Mlliyet Milliyet Blog Milliyet Blog
 
Facebook Connect
Blog Kategorileri
 

13 Mayıs '14

 
Kategori
İlişkiler
 

Konuşmak

Konuşmak
 

Buyur konuş kardeşim... Mikrofon sende...


Nedendir bilmem; susan, konuşandan daha tehlikeli... Ya da bu, bize öyle gelir. İçten pazarlık, adamın içini çürütür.

Konuşmak için bilmek; bilmek için öğrenmek gerek. Okumadan neyi anlatabilir insan? Düşünmeden konuşmak kolay da, o söylediğinle hedefe varmak zor...

Laf olsun, torba dolsun diye saçmalayanları, kendi söylediğini bile dinlemeyenleri, her konuşmayı; hadsiz, hudutsuz, edepsiz bir sidik yarışına çevirenleri bi yana bıraksak; geriye gerçekten bir şeyler verebilmek için anlatanlar kalır herhalde...

Aklı başında konuşma, beklenmedik etkiler, öngörülmez sonuçlar yaratır ansızın... Hem olumlu, hem olumsuz anlamda... İçeriği, söyleyenin niyeti belirler. Bazen niyet iyi olsa da, sonuç tam tersi yerlere götürür insanı... Bu orantısızlık, bazen yeteneksizlikten, bazen de dinleyen kitleden ileri gelir.

Konuşma, ehli tarafından yapılırsa, dinleyenin anlayışı gelişir.

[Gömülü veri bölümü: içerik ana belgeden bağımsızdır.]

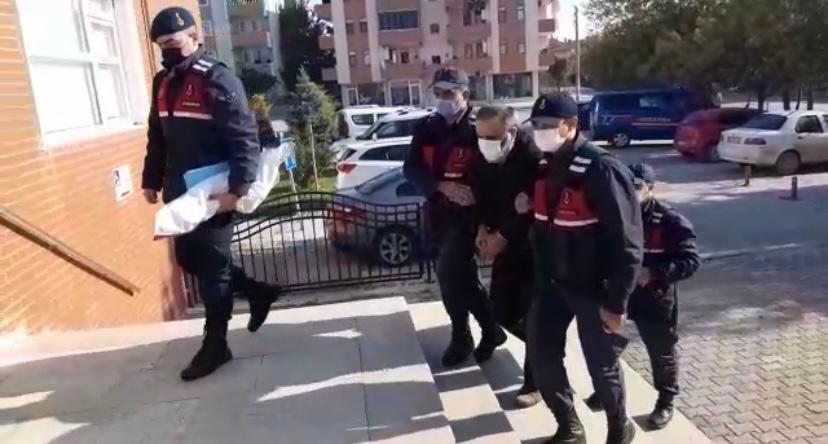 YHT hattından kablo çalan şahıs tutuklandı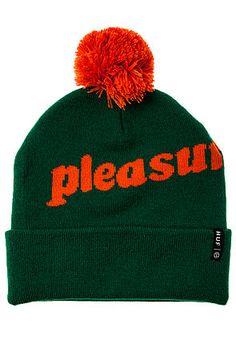 HUF Hat Pleasure Beanie in Green - Karmaloop.com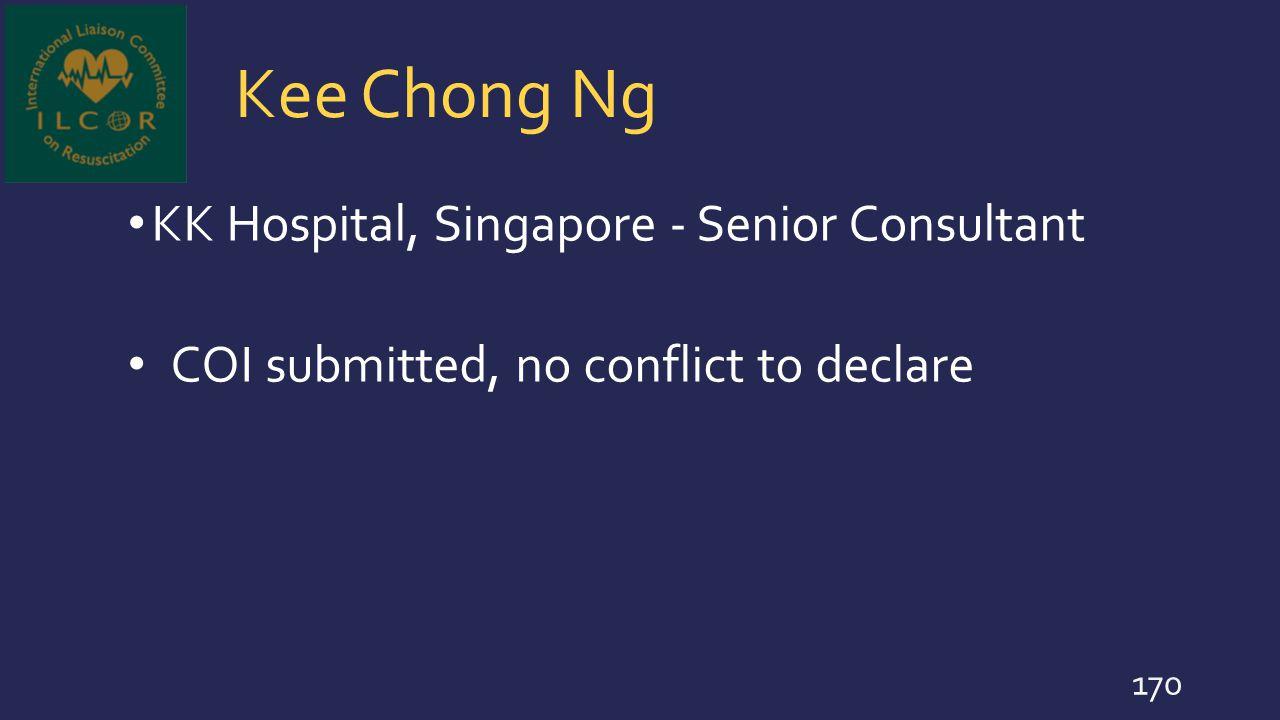 Kee Chong Ng KK Hospital, Singapore - Senior Consultant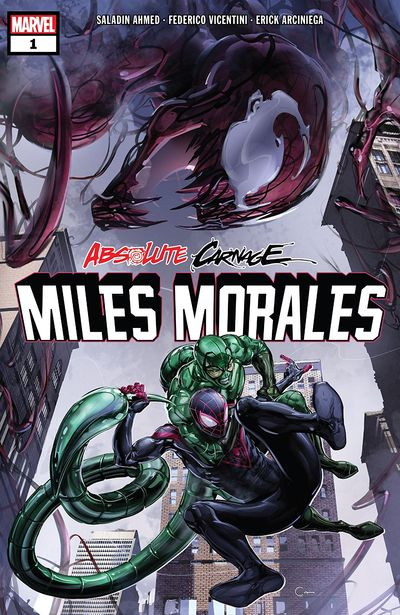 Absolute Carnage – Miles Morales #1 (2019)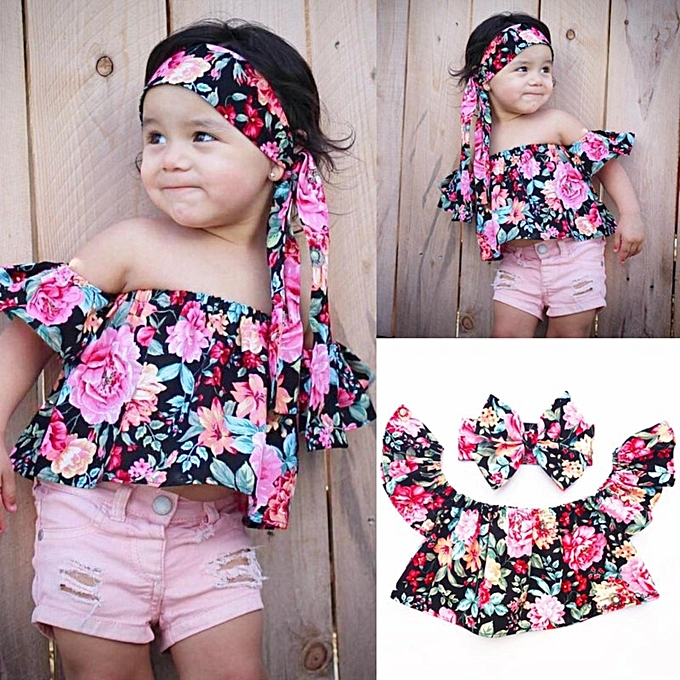 02850dad61a9 Kids Baby Girls Princess Floral Off Shoulder Tops+Headband Outfits Set  Clothes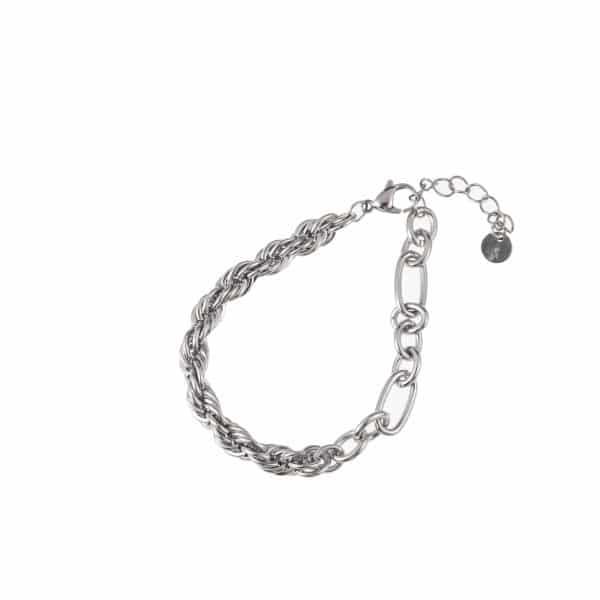 Made by Mila | Armband schakel grof zilver - Go Dutch Label 1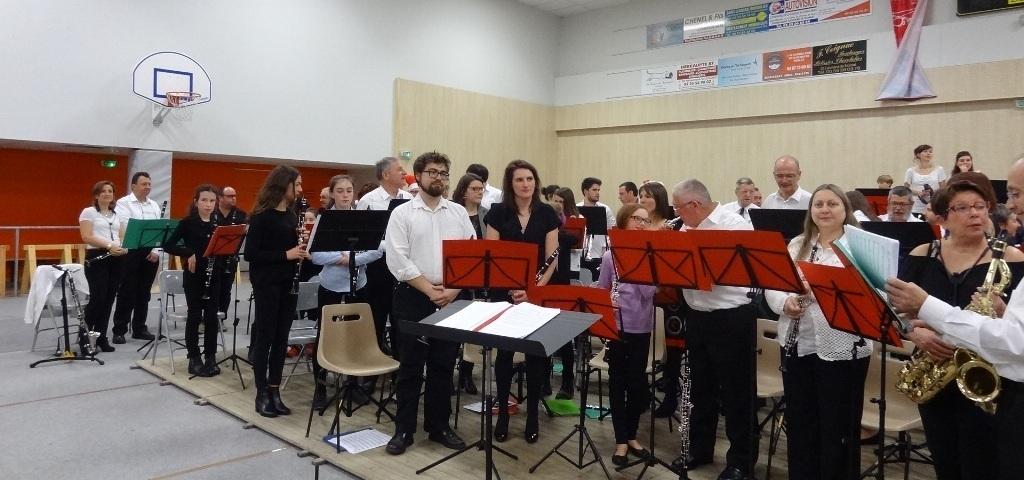 Concert de Noël 2016 Saint Léonard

Ve empatik davranış, söyleneni doğru yorumlamakla başlar şüphesiz...

Konuşma tarzı, kişilik şifrelerini; sunum zenginliği, akıl - zeka - algı - muhakeme yeteneğini eleverir kişinin...

Dünyanın en iyi konuşmacıları, yalnızca doğal yeteneklerine güvenmeyip, anlam zenginliğine, vurgusuyla fonetiğine de kafa yormuştur sözcüklerin... anadilleri her ne olursa olsun, en iyi söyleyenler; en nitelikli, en nicelikli okumaların sahibidir.

Tıpkı iyi yazmak gibi, iyi konuşmak da, sağlam hafıza, güçlü duygusal ve görsel zeka ve elbette, sayısı unutulacak kadar çok okunmuş kitaptan ileri gelir.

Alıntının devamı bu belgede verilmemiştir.